La terre doucement vallonnée, un clocher orgueilleux à l’horizon, des champs à perte de vue. Heureux les épis mûrs et les blés bientôt moissonnés… Non, ce n’est pas la Beauce, et pas davantage la flèche de Chartres, mais Uppsala, et sa cathédrale, la Domkyrkan.
Ville hanséatique et port très actif sur la mer du Nord, Göteborg ne manque pas de charme avec sa vieille cité, les pittoresques localités qui l’entourent et sa proximité avec l’archipel de Koster où l’on rencontre plus de phoques et de loutres que de bipèdes, 300 en tout. A l’opposé, à cheval sur le lac Mëlar et la Baltique et s’étendant sur une quinzaine d’îles, dont Stadsholmen où elle prit naissance au XIIIe siècle, Stockholm est, grâce à cette situation exceptionnelle et à quelques imposants édifices, l’une des plus belles villes du monde, chacun de ses 57 ponts réservant des vues fascinantes. Et pour cause puisque son archipel compte 14 000 îles. Un paradis pour les plaisanciers si nombreux ici.
Mais cap aujourd’hui sur Uppsala, antique capitale de la Suède, maintenant reléguée au rang de principale université et de siège archiépiscopal – dont le premier titulaire fut en 1164 un cistercien consacré à Sens – où se trouve le mieux résumée l’histoire de l’ancien royaume des Trois Couronnes.
Au commencement – le Christ venait à peine d’apporter son message –, étaient les Svéars, dont les actes étaient – aussi – dictés par une trinité divine : Thor, Odin et Freya. Et les monticules, presque aussi hauts que l’humble église qui, après l’évangélisation de la Scandinavie, supplanta le temple païen, seraient les tumulus funéraires d’Egil, Aun et Adils, les rois légendaires de la saga d’Ingling. C’est ici, à Gamla Uppsala, que naquit ce qui allait devenir la Suède : Sverije (prononcer Svérié), le royaume des Svéars.
Qu’on ne s’étonne donc pas si dans l’église, un torse provenant d’une statue romane du Christ fut longtemps adoré comme le « buste de Thor » et si, avec sa hache, saint Olaf représentait lui aussi une version fort acceptable du dieu au marteau (Mjölnir) cependant que le grain qui s’échappe traditionnellement du sceptre de saint Eric l’apparentait aisément à Freya.
Un Henry VIII suédois
Mais, en 1274, le roi Valdemar 1er, neveu d’Erik le Saint, décida de faire construire à cinq kilomètres de là la nouvelle Uppsala, peut-être pour rompre avec le paganisme alors qu’il se préparait à aller implorer l’absolution du pape Grégoire X pour sa conduite scandaleuse (il avait engrossé sa belle-sœur, religieuse de surcroît). Commença ainsi la construction de la cathédrale, le plus vaste sanctuaire de Suède car long de 119 mètres et haut d’autant, auquel concourut l’un des principaux artisans de Notre-Dame de Paris : un tailleur de pierre nommé Etienne de Bonneuil, arrivé avec une dizaine de ses compagnons… et la permission officielle de Philippe le Bel.

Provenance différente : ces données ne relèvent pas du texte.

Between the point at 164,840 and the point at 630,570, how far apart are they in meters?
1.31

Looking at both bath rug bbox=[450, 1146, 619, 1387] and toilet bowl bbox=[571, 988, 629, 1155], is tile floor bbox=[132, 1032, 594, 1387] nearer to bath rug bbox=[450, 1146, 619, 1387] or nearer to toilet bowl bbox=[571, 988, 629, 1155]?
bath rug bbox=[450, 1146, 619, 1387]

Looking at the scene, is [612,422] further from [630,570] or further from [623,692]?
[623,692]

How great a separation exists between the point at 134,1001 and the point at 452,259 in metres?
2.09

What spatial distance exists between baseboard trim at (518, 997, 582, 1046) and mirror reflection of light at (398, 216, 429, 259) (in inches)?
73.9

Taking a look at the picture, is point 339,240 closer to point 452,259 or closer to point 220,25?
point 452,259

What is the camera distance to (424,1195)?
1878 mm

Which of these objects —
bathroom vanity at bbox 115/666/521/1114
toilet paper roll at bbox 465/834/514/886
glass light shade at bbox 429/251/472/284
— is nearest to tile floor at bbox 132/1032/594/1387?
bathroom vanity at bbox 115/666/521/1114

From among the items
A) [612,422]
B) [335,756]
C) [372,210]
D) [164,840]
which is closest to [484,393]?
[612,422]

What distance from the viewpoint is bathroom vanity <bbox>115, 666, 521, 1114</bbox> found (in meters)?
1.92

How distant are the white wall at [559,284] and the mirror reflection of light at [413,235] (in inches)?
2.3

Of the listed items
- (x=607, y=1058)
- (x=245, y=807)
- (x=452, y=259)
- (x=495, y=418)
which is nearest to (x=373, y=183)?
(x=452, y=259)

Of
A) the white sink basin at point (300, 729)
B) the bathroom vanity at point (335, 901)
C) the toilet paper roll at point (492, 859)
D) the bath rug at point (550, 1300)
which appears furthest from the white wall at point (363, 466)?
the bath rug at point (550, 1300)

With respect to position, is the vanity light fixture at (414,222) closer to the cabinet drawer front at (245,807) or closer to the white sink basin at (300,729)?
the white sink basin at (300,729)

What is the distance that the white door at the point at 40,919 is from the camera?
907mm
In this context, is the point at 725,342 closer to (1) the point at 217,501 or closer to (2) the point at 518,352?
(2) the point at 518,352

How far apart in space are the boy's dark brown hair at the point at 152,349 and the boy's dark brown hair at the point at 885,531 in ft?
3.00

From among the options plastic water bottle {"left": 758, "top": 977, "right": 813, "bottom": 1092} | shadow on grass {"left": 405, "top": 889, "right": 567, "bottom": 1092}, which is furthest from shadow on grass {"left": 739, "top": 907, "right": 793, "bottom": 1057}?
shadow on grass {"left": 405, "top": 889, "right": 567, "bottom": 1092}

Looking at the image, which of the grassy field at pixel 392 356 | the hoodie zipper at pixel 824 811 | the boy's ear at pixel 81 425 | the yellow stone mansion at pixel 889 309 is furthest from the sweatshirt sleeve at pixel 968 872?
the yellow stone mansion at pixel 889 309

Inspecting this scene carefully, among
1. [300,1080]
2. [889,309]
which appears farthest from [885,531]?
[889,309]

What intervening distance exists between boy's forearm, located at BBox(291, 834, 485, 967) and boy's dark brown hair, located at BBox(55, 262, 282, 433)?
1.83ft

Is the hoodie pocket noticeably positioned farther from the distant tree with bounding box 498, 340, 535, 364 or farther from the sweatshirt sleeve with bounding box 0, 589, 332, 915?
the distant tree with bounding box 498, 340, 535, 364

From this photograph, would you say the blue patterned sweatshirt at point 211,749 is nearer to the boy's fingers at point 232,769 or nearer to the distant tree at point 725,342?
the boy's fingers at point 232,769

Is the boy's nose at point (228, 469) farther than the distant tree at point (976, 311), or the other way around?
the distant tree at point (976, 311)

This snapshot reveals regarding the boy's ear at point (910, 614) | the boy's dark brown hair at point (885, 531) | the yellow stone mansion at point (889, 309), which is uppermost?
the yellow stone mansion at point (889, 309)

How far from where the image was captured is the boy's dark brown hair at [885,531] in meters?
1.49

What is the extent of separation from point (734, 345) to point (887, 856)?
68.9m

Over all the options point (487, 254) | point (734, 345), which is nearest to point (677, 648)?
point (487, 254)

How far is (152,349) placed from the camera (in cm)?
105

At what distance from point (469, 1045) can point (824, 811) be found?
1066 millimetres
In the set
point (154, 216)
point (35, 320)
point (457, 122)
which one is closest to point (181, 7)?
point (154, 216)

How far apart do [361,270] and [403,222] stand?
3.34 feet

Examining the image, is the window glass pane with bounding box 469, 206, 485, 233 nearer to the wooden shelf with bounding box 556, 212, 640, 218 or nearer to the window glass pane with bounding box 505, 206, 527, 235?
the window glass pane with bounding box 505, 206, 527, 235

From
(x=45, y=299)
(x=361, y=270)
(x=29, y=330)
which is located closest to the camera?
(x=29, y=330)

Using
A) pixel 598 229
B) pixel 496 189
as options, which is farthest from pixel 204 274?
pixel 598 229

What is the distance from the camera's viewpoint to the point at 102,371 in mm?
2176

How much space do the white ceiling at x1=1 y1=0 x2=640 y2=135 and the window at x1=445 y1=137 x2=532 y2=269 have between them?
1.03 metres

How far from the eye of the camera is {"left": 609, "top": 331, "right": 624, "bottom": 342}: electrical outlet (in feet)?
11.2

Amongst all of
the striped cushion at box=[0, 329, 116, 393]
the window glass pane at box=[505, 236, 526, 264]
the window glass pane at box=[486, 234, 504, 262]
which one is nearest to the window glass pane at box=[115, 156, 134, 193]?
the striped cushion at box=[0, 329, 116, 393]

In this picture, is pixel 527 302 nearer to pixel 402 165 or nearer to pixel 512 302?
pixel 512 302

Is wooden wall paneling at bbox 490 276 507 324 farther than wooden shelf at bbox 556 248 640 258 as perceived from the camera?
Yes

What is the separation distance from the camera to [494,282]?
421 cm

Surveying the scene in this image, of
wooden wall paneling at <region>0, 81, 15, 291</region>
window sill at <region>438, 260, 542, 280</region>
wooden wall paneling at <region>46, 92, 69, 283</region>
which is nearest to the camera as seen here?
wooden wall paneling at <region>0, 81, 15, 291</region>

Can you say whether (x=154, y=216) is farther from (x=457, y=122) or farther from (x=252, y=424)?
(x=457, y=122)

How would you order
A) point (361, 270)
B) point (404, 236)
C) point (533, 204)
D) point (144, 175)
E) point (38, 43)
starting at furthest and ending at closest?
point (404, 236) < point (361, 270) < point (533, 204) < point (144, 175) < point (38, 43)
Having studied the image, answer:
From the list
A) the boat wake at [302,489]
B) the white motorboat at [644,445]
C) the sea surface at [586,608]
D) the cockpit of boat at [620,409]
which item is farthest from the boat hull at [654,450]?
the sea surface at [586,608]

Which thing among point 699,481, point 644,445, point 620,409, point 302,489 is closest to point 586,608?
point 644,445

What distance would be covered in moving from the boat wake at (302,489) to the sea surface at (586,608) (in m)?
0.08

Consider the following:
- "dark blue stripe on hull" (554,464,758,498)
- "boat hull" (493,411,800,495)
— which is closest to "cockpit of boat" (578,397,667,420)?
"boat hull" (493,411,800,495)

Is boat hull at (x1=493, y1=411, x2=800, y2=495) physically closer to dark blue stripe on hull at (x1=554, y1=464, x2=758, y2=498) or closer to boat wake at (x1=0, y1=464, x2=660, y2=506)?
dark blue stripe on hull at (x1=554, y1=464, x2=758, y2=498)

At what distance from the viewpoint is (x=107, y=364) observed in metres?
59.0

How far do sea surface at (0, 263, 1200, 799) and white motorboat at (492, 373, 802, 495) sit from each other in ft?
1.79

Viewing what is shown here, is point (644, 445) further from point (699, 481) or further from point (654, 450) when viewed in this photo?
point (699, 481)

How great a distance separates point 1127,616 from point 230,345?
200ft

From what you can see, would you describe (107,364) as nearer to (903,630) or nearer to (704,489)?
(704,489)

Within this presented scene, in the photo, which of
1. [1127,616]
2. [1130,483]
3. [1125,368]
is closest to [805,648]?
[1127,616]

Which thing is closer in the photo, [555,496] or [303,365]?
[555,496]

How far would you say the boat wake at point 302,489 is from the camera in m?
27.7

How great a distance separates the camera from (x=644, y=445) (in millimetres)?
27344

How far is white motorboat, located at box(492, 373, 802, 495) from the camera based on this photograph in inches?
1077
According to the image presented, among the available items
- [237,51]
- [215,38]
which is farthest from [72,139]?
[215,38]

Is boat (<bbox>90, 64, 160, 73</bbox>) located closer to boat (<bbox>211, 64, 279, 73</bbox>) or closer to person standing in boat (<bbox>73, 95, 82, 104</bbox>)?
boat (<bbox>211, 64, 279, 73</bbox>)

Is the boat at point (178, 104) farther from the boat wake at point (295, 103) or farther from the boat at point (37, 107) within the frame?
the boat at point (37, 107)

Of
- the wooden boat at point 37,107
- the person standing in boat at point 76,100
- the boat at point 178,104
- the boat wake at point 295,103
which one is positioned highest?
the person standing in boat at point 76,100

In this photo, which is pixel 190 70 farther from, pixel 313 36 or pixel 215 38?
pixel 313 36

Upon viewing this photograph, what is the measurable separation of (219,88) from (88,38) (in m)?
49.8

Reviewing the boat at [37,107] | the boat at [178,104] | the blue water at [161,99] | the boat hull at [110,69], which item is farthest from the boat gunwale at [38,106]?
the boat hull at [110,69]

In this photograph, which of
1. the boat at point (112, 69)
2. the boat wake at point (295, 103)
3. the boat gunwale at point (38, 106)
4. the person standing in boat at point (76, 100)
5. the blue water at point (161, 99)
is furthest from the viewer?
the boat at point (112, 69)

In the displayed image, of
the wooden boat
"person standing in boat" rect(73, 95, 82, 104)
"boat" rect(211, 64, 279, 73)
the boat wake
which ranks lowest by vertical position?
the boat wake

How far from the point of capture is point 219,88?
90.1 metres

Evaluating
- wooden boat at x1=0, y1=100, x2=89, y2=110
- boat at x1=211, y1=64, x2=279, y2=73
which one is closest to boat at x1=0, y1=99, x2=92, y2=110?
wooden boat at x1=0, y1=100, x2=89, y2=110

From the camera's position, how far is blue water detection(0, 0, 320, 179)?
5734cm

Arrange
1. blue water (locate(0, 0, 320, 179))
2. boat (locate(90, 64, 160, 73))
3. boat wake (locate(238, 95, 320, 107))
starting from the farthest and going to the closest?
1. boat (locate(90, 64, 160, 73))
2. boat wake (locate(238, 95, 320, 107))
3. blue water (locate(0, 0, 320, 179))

Ironie de l’Histoire : la Domkyrkan, où sont inhumés tant d’hommes célèbres dont Linné et Mgr Söderblom qui, archevêque d’Uppsala et donc primat de Suède de 1914 à 1931, jeta les bases du calamiteux Conseil œcuménique des Eglises (1), abrite aussi le tombeau du roi Gustave 1er Vasa. Celui qui, enfin monarque – de 1523 à 1560 – après avoir vaincu les Danois (et inventé au cours de ses campagnes militaires la Vasalöppet, la course à skis la plus célèbre du monde !), imposa en 1527 le luthéranisme érigé en religion d’Etat. Et confisqua aussitôt les biens de l’Eglise catholique, comme devait le faire quelques années plus tard son contemporain Henry VIII Tudor qui, toutefois, n’opta jamais clairement pour la Réforme, qu’il avait d’ailleurs combattue au point d’être sacré en 1521 Défenseur de la Foi par le pape Léon X (2). Autre différence entre les deux souverains : Vasa, lui, se contenta de trois épouses.
Les kebabs à l’assaut des harengs
Pendant les vacances universitaires, la quatrième ville de Suède, qui compte 40 000 étudiants sur 200 000 habitants, est une cité charmante où, les si longues soirées d’été (souvent chaud en Suède), il fait bon se promener le long du Fyrisån se jetant dans le Mëlaren et où croisent des flottilles de canards. Et où attaquent, hélas, des escadrilles de moustiques qui, heureusement, ne sont pas tigres.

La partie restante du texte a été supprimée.